Ana içeriğe geç

Alman dilinin söz varlığı

Goethe Enstitüsü’nün gerçekleştirmiş olduğu “Deutsch 3.0” (Almanca 3.0) başlıklı etkinlikler dizisinin tamamlanması vesilesiyle, Alman Dil ve Yazın Akademisi Başkanı Heinrich Detering ile yaptığımız röportaj.

27.11.2014
© Eric AudrasOnoky - Deutsch 3.0

“Deutsch 3.0” girişimi dahilindeki etkinliklerin başlangıcı vesilesiyle yapmış olduğunuz açılış konuşmasında “Alman dilinin midesi, son yüzyılda çok şey hazmetmek durumunda kalmıştır” demiştiniz. Bununla tam olarak ne ifade etmek istediniz?

Sanayileşme ve modernleşme çerçevesinde Alman dilinin söz varlığı, inanılmaz bir şekilde gelişmiş, dilbilgisel temel formlarında dil, çeşitli değişimlere uğramıştır. Bu konuyla ilgili olarak akla hemen örneğin “Service Point” gibi İngilizceden Almancaya girmiş olan sözler gelmektedir. Fakat bu sürecin ne kadar önce başladığı ve ne yoğunlukta yaşandığı unutulmuştur. Örneğin yabancı bir sözcük olarak “film” sözcüğünü ele alalım; 20’li yıllarda bile bu sözcüğün Almancadaki çoğul yapısının “Films” mi yoksa “Filme” mi olduğu konusunda, toplumda bir uzlaşım söz konusu değildi. Sonrasındaysa sözcüğün çoğul halinin “Films” olmasına karar verilmişti. Bu durum aslında, yabancı sözcüklerin dile dahil edilişinin, yeni kültürel teknolojilerin, medya formlarının ya da iletişim formlarının kullanılmaya başlanmasıyla birlikte ortaya çıktığını gösteren güzel bir örnek.
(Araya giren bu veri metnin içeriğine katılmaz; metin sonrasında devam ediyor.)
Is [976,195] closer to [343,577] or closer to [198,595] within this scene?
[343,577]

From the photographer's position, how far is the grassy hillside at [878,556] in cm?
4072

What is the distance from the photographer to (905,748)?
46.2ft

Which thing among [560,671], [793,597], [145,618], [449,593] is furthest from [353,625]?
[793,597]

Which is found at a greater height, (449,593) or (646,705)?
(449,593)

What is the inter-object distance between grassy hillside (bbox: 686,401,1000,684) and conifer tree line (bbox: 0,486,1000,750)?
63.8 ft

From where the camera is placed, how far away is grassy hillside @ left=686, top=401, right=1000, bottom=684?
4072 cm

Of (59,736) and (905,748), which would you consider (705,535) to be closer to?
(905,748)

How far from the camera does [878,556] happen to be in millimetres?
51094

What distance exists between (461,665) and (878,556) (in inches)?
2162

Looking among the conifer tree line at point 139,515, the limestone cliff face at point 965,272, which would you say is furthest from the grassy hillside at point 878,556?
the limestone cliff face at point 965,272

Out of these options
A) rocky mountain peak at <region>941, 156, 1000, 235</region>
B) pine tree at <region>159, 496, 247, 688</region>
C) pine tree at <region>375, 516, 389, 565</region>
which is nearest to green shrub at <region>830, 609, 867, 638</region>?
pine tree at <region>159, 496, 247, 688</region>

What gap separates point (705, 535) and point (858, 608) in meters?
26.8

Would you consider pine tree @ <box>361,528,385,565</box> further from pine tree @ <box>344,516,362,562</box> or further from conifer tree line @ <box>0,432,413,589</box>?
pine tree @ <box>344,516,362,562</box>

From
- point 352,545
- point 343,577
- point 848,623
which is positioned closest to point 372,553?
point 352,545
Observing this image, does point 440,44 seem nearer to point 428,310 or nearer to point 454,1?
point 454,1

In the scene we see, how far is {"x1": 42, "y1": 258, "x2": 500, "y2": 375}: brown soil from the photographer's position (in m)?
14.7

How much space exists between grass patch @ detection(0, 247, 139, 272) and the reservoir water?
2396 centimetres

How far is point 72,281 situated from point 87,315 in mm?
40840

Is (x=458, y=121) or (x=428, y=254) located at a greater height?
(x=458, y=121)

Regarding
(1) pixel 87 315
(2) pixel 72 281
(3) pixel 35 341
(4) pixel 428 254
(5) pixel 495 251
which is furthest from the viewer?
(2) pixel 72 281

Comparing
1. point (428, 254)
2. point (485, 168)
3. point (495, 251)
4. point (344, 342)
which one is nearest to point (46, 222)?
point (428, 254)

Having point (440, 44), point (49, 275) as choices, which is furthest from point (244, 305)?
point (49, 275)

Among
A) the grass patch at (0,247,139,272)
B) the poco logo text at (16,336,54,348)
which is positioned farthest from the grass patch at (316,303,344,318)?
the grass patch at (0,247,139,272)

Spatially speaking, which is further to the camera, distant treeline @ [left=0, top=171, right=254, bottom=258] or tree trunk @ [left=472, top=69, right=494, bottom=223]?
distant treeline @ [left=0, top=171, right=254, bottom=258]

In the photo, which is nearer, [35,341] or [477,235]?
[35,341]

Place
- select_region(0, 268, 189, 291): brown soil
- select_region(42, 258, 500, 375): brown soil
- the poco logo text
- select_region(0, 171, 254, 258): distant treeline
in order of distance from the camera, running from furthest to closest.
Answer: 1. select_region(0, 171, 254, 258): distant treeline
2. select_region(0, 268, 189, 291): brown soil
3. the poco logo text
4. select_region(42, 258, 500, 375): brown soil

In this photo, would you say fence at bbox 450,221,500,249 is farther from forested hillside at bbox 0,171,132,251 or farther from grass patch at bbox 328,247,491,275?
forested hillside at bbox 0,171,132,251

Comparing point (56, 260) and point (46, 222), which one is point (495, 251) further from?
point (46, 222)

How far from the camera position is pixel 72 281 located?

Yabancı sözcüklerin bir dilin söz varlığına dahil edilmesinin yol açacağı kayıplar üzerine tartışmadan önce, sürecin üretken ve ilham verici bir süreç olarak görülmesinden yanayım.

O vakit özellikle de yeni medyanın yol açtığı “dil bozulması”na dair duyulan endişeler, haksız endişeler mi?

Alman dili, son 100 yıldır öncelikle İngilizceyle yaşadığı deneyimleri, bundan 200 yıl önce Fransızcayla, Rönesans dönemindeyse İtalyancayla yaşamıştır. Ortaçağ’ın 6. YY’dan 11. YY’ın başına kadarki döneminde Alman yazın dilinin ortaya çıkışı, Almancanın Latinceyle yaşadığı yoğun etkileşim bağlamında gerçekleşmiştir. Bugün en inatçı püriten Almancacılar bile “pencere” için “Windauge” (rüzgar gözü) sözcüğünü değil, Latince’den ödünç alınmış olmasına rağmen “Fenster” sözcüğünü kullanıyor. Alman Dil ve Yazın Akademisi, “Alman Dilinin Durumu Üzerine Rapor” başlıklı çalışmasında Almancanın söz varlığındaki tam da bu türdeki değişimleri incelemiş ve Almanca söz varlığının bugün, hiç olmadığı kadar zengin olduğu sonucuna varmıştır.

“Deutsch 3.0” girişiminde de Almancanın bir ticaret dili olarak özellikleri konu edilmişti. Almanca bu bağlamda nasıl bir öneme sahip?

Söz konusu ticaret olunca, İngilizcenin iletişim dili olarak yeterli geleceği düşünülebilir. Ama öte yandan ticari ilişkilerde başarının elde edilmesi, diğer etkenlerin yanısıra ticari ilişki içerisinde bulunan tarafların, birbirlerinin ana dillerini bir dereceye kadar biliyor olmalarıyla da ilişkili. Diğer alanlarda olduğu üzere ticarette de bir “ortak dil”in (lingua franca) varlığının gerekliliği tartışılamaz. Ama bu noktada sorulması gereken bir soru; bu dilin başka dillerle tamamlanmasının söz konusu olup olmayacağı.

“Deutsch 3.0” etkinlik dizisinin kapanış etkinliği, 1 Aralık 2014 tarihinde Berlin’deki İletişim Müzesi’nde gerçekleştirilecek.